Roth is not going to take away 6GHz from current ISM allocation.
More of an issue when your phone's wifi or your partner watching a show while you game is eating into that one channel in bursts, particularly since the dedicated fob means that it's essentially another network conflicting with the regular WiFI rather than deeply collaborating for better real time guarantees (not that arbitrary wifi routers would even support real time scheduling).
MIMO helps here to separate the spectrum use by targeted physical location, but it's not perfect by any means.
IMO there is not much reason to use WiFi 6 for almost anything else.
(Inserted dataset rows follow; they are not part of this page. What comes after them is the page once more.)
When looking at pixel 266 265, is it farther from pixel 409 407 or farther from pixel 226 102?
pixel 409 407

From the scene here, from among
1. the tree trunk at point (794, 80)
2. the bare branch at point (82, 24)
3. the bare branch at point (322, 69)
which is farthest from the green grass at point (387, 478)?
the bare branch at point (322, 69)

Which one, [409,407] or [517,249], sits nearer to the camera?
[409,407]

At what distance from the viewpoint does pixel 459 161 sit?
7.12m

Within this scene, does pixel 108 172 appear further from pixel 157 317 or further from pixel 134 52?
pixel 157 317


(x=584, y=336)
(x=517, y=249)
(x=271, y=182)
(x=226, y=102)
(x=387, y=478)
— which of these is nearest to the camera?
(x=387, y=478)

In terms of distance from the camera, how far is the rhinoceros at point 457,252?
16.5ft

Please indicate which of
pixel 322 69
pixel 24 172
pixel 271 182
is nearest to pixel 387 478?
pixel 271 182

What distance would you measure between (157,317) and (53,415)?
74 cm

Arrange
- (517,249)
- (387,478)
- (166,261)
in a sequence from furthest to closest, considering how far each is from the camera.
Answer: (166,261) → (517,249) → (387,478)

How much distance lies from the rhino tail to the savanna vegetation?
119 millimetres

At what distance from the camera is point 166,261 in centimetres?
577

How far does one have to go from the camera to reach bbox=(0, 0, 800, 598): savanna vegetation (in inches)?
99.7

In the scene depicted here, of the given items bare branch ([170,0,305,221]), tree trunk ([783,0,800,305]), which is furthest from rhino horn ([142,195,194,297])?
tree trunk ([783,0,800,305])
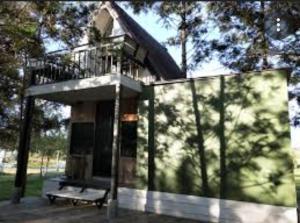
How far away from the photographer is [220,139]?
7852 millimetres

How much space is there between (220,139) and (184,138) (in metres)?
0.98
I have a WiFi 6 router set up for my Quest 3 for PC streaming, and everything else sits on its 5GHz network. And since it doesn't really go through walls, I think this is a non-issue?
The Frame itself here is a good example actually - using 6GHz for video streaming and 5GHz for wifi, on separate radios.
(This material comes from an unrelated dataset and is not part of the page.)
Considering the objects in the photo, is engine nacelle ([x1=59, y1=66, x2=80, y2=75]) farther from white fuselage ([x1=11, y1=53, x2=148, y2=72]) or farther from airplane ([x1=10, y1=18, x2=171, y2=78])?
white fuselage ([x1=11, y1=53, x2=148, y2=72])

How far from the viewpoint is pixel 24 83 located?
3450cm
My main issue with the Quest in practice was that when I started moving my head quickly (which happens when playing faster-paced games) I would get lag spikes. I did some tuning on the bitrate / beam-forming / router positioning to get to an acceptable place, but I expect / hope that here the foveated streaming will solve these issues easily.
The thing is that I'd expect foveated rendering to increase latency issues, not help them like it does for bandwidth concerns. During a lag spike you're now looking at an extremely down sampled image instead of what in non foveated rendering had been just as high quality.
Now I also wonder if an ML model could also work to help predict fovea location based on screen content and recent eye trackng data. If the eyes are reading a paragraph, you have a pretty good idea where they're going to go next for instance. That way a latency spike that delays eye tracking updates can be hidden too.
My understanding is that the foveated rendering would reduce bandwidth requirements enough that latency spikes become effectively non-existent.
We’ll see in practice - so far all hands-on reviewers said the foveated rendering worked great, with one trying to break it (move eyes quickly left right up down from edge to edge) and not being able to - the foveated rendering always being faster.
I agree latency spikes would be really annoying if they end up being like you suggest.
On the LTT video he also said that Valve had claimed to have tested with a small number of devices in the same room, but hadn’t tried out larger scenarios like tens of devices.
My guess based on that is you likely dont need to totally clear 6GHz in the room the Frame is in, but rather just make sure its relatively clear.
We’ll know more once it ships and we can see people try it out and try and abuse the radio a bit.
Pretty funny to me that you're backseat engineering Valve on this one. If it didn't have a net benefit they wouldn't have announced it as a feature yet lmao
I'm not saying it doesn't work; I'm asking what special sauce they've added to make it work, and noting that despite the replies I've gotten, foveated streaming doesn't help latency, and in fact makes the effects of latency spikes worse.